An TSB controlled (is part of the mesh and has a proxy we can configure) service has several metrics available which leverages a consistent monitoring of services. Some of them cover what is known as the RED metrics set, which are a set of very useful metrics for HTTP/RPC request based services. RED stands for:

  • Rate (R): The number of requests per second.
  • Errors (E): The number of failed requests.
  • Duration (D): The amount of time to process a request.

To understand a bit better which metrics are available given a concrete telemetry source, let's assume we have deployed the classic Istio bookinfo demo application. Let's see some RED based metrics available for an observed and managed service by TSB, for instance the review service using the GLOBAL scoped telemetry source.

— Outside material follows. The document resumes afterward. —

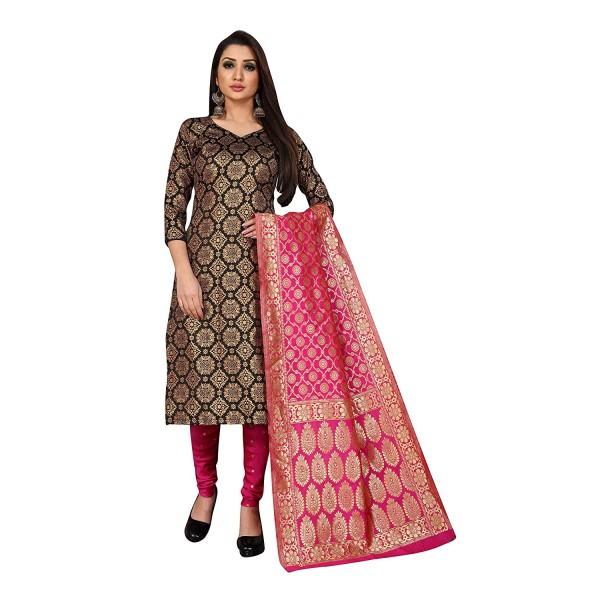 Kashvi Jacquard Silk Woven Salwar Suit Dress Material for Women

The following metric is the number of request per minute that the reviews service is handling at a GLOBAL scope:

apiVersion: observability.telemetry.tsb.tetrate.io/v2
kind: Metric
metadata:
organization: myorg
service: reviews.bookinfo
source: reviews
name: service_cpm
spec:
observedResource: organizations/myorg/services/reviews.bookinfo
measure:
type: REQUESTS
unit: "\{request\}"
metricType:
type: CPM
origin: MESH_OBSERVED
detectPoint: SERVER_SIDE

The metric for the average duration of the handled request by the reviews service at a GLOBAL scope:

apiVersion: observability.telemetry.tsb.tetrate.io/v2
kind: Metric
metadata:
organization: myorg
service: reviews.bookinfo
source: reviews
name: service_resp_time
spec:
observedResource: organizations/myorg/services/reviews.bookinfo
measure:
type: LATENCY
unit: ms
metricType:
type: AVERAGE
origin: MESH_OBSERVED
detectPoint: SERVER_SIDE

The metric for the errors of the handled request by the reviews at a GLOBAL scope. In this case the number of errors are expresses as a percentage of the total number of handled requests:

apiVersion: observability.telemetry.tsb.tetrate.io/v2
kind: Metric
metadata:
organization: myorg
service: reviews.bookinfo
source: reviews
name: service_sla
spec:
observedResource: organizations/myorg/services/reviews.bookinfo
measure:
type: STATUS
unit: NUMBER
metricType:
type: PERCENT
origin: MESH_OBSERVED
detectPoint: SERVER_SIDE

Using a different telemetry source for the same metric will gives a different view of the same observed measurements. For instance, if we want to know how many requests per minute subset v1 from the reviews is handling, we need to use the same metric but from a different telemetry source, in this case reviews-v1:

apiVersion: observability.telemetry.tsb.tetrate.io/v2
kind: Metric
metadata:
organization: myorg
service: reviews.bookinfo
source: reviews-v1
name: service_cpm
spec:
observedResource: organizations/myorg/services/reviews.bookinfo
measure:
type: REQUESTS
unit: NUMBER
metricType:
type: CPM
origin: MESH_OBSERVED
detectPoint: SERVER_SIDE

The duration or latency measurements can also be aggregated in different percentiles over time. The duration percentiles for the handled request by the reviews at a GLOBAL scope:

apiVersion: observability.telemetry.tsb.tetrate.io/v2
kind: Metric
metadata:
organization: myorg
service: reviews.bookinfo
source: reviews
name: service_percentile
spec:
observedResource: organizations/myorg/services/reviews.bookinfo
measure:
type: LATENCY
unit: ms
metricType:
type: PERCENTILE
labels:
- key: "0"
value: "p50"
- key: "1"
value: "p75"
- key: "2"
value: "p90"
- key: "3"
value: "p05"
- key: "4"
value: "p99"
origin: MESH_OBSERVED
detectPoint: SERVER_SIDE

Measure

A measure represents the name and unit of a measurement. For example, request latency in ms and the number of errors are examples of measures to collect from a server. In this case latency would be the type and ms (millisecond) is the unit.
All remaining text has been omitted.